Text provided:
-------------------------

Think of a round granny square but if you are living in a cold climate, don't make it too lacy- it is also better if the stitches are close as it gives the 
hat more body. 
--
There are also knitted hats, I have made one where I knitted the flat top, but increasing every quarter of the circle.I then changed to Crochet and crochet the bottom portion of the hat. it turned out very nicely. I just find that the 
crochet is quicker. _ I found it took twice as long so I haven't made one since then. This is one project where crochet works better than knitting in my opinion_.

YOu can see from the pictures the plain colored and the mixed colored hats. They look good either way.

-----------------------
Away we go ladies! we will run this for quite some time so that you can make more than one and lots of new people (I hope) can join us. Designer :thumbup:


----------



## donna47304

Designer1234 said:


> .
> 
> Away we go ladies! we will run this for quite some time so that you can make more than one and lots of new people (I hope) can join us. Designer :thumbup:


I only have one crochet hook, a G, would it work to use this for the whole hat? I love the way the different colors change the look of the hat.

*Answer*: you could certainly make it -- it just might need a bit of adjusting, but as you will note from the instructions, you try it on as you go along. just make sure your top is the right size. then crochet the sides a wee bit loosely until you change to the single crochet - then try to do them a bit tighter. you might also reduce the number of stitches to make the side band a bit tighter. I have used a one sized hook - especially before I fine tuned the pattern, and I still have them and wear them.

If you find you need any help, post, and I should be able to help you adjust.

I have a lot of red heart yarn that have variegated colors so I try to use it up and take one of the colors in the yarn to work with it. You will note that there is one that is a solid color and they are very popular too. You will want to make some of these for yourself. I wear mine all the time in the winter and it amazes me the number of people who have stopped me and asked me about them. Designer


----------



## gramnpapa123

I would like to join, but need to know the size hook to use I'm not sure what size is equal to 5mm/would love to make a few for our grandkids for Christmas, and the mitts. thanks :thumbup:

*It is an I hook (5.5 mm) H -(5 mm) and one size smaller for the brim and sides*. Sorry, I should have posted the US sizes when I posted the information


----------



## Designer1234

Just a reminder - *if you are going to do the fingerless gloves the link is on the first page of this workshop*.

By the way. it is important with ALL OUR WORKSHOPS to read from page one even if you come in after the class has been running for awhile. As the only way we can teach or communicate is by posts, it is very important that you get all the pertinent information. It also avoids the necessity of asking questions that have already been answered.

Designer.


----------



## kaixixang

The bottom link is EXACTLY what I was hoping for! I can EASILY adapt the 54 st between the SET (two circulars). While I may have researched a similar hat...no two people are going to look at the same thing without their computers/or minds <G> being linked.

-------------------------

Scene-based spatial questions
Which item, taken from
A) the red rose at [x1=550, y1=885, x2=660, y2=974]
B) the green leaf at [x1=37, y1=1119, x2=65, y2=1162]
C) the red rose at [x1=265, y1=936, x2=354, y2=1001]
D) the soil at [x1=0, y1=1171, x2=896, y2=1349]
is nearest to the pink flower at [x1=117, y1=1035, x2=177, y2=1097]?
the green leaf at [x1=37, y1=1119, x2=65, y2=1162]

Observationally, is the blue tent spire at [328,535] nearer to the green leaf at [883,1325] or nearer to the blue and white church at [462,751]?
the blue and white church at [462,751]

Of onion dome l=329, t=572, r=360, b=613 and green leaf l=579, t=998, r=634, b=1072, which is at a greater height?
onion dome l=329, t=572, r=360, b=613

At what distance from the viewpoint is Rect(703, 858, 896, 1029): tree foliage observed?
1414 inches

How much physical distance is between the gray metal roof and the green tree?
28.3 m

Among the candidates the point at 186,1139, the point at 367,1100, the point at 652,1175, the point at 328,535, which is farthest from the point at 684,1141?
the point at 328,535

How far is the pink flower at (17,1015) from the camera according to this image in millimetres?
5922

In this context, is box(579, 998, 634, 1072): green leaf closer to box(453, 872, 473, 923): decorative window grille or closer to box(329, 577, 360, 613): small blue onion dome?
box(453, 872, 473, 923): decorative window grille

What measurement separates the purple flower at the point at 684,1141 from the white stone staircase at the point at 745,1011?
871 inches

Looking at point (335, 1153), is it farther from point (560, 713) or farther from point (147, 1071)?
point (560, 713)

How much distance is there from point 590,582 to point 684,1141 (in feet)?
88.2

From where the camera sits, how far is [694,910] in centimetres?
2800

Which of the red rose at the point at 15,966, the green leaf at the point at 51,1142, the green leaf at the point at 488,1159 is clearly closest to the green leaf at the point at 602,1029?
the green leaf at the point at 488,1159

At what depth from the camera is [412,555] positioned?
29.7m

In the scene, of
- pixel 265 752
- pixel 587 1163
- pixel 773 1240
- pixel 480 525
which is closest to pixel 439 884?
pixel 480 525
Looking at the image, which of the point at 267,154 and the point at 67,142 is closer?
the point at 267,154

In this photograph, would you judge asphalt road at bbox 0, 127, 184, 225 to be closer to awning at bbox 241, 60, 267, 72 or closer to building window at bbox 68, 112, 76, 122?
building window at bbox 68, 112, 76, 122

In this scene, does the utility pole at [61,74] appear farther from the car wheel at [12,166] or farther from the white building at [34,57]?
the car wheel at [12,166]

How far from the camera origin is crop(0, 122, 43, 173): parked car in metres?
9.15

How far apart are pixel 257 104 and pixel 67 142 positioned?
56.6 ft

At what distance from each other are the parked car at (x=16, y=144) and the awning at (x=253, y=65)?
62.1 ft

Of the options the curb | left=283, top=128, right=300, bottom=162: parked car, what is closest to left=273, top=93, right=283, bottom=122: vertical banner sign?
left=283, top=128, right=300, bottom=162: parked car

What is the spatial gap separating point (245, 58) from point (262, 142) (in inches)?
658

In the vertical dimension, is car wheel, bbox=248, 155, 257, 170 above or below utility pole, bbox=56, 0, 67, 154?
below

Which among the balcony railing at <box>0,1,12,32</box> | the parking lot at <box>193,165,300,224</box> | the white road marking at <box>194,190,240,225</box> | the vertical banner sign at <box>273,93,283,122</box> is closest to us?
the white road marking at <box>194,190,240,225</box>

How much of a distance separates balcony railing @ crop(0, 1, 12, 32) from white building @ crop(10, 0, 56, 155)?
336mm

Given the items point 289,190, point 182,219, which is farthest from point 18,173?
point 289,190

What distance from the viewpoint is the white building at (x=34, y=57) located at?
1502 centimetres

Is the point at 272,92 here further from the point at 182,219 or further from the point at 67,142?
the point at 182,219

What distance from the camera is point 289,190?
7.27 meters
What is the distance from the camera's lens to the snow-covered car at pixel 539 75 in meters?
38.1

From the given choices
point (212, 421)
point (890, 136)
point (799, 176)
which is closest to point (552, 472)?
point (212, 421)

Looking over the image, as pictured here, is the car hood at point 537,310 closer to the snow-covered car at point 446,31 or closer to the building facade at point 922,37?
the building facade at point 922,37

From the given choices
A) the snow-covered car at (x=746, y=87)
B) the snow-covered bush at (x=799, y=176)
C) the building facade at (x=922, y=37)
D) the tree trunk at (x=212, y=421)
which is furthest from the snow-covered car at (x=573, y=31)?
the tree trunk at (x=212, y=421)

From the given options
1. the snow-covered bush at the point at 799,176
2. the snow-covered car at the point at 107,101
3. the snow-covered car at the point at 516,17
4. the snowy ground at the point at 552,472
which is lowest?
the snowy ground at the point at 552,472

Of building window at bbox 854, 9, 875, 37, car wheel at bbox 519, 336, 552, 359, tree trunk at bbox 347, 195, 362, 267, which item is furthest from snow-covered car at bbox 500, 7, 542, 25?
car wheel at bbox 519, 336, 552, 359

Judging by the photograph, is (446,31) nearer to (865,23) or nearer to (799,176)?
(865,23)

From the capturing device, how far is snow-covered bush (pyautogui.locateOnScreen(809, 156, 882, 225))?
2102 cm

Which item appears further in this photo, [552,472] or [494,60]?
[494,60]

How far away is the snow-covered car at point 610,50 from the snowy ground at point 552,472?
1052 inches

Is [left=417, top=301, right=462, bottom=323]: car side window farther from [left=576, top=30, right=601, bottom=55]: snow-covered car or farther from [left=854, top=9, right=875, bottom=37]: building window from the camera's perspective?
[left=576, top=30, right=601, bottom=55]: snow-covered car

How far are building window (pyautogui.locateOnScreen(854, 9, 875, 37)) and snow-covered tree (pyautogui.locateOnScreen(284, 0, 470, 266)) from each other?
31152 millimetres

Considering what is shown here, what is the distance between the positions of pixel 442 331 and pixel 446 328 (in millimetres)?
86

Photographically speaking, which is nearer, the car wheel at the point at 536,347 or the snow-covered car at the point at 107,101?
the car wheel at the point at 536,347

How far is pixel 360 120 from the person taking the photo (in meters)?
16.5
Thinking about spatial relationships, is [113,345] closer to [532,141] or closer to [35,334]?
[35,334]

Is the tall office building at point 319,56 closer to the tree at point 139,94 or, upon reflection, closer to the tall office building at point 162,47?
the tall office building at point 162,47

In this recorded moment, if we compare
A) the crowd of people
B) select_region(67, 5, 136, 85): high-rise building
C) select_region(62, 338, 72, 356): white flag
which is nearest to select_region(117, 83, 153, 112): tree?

-------------------------

Set of tasks:
• A. In the crochet hat thread, what do close stitches give the hat?
• B. Pick up the crochet hat thread after its last sentence and keep it going.

Results for the exercise:
• A. More body.

• B.
SO, now I have two lovely projects, two different matched SETs for working on one, than the other, and location of worsted weight yarn is not a problem.

Now to start casting on! <snicker!>



mtnmama67 said:


> http://www.thedietdiary.com/knittingfiend/Hats/index.html
> 
> Sandra Enjoy!!
> 
> *Designer here*:
> I would try to make the top hat flatter than the pattern above. I believe I started with dpns and increased in four places until I had a 9" circle, then you would pick up stitches on the back side of the next row and knit without adding any more stitches.
> 
> Hmm. then you would knit another few rows reducing 2 or 3 stitches each row. Then you would reduces the # of stitches until it fit nicely around your head. either - I think I would use a garter stitch around the sides of the hat, but make sure you don't have it too large- you can reduce the size until it is quite snug. then bind off the hat portion. Now pick up 5.5 inches of stitches around the bottom of the hat for the brim. Garter stitch or reverse stocking stitch for the brim and shape it like shown in the crochet picture. It is very doable. Designer
> 
> ps. I just found a pattern and will see if I can find the link.* I like it better than the above pattern. I have it printed so cross your fingers*.
> 
> *HERE IT IS; THIS IS A GOOD KNITTED NEWSBOY CAP PATTERN*.
> 
> http://suite101.com/article/free-intermediate-knit-pattern-newsboy-hat-a101647


----------



## Designer1234

*fingerless mittens in the round*.

c/o 36 stitches with larger dpns than you will use, or a cable cast on or any other loose cast on. Knit two rows. Change to 3.5 mm (#4 US) Divide onto 3 needles of l2 stitches each.

*Knit 2x2 rib for 3 inches or whatever length you want your cuff*.

Change rib to *3 knit 1 purl and carry that on for the rest of the mittens unless you revert back to the 2x2 rib for the inch rib at the fingers*. (I usually do) but it isn't necessary.
This gives you some stretch and works very well. knit 3/4" in the new ribbing.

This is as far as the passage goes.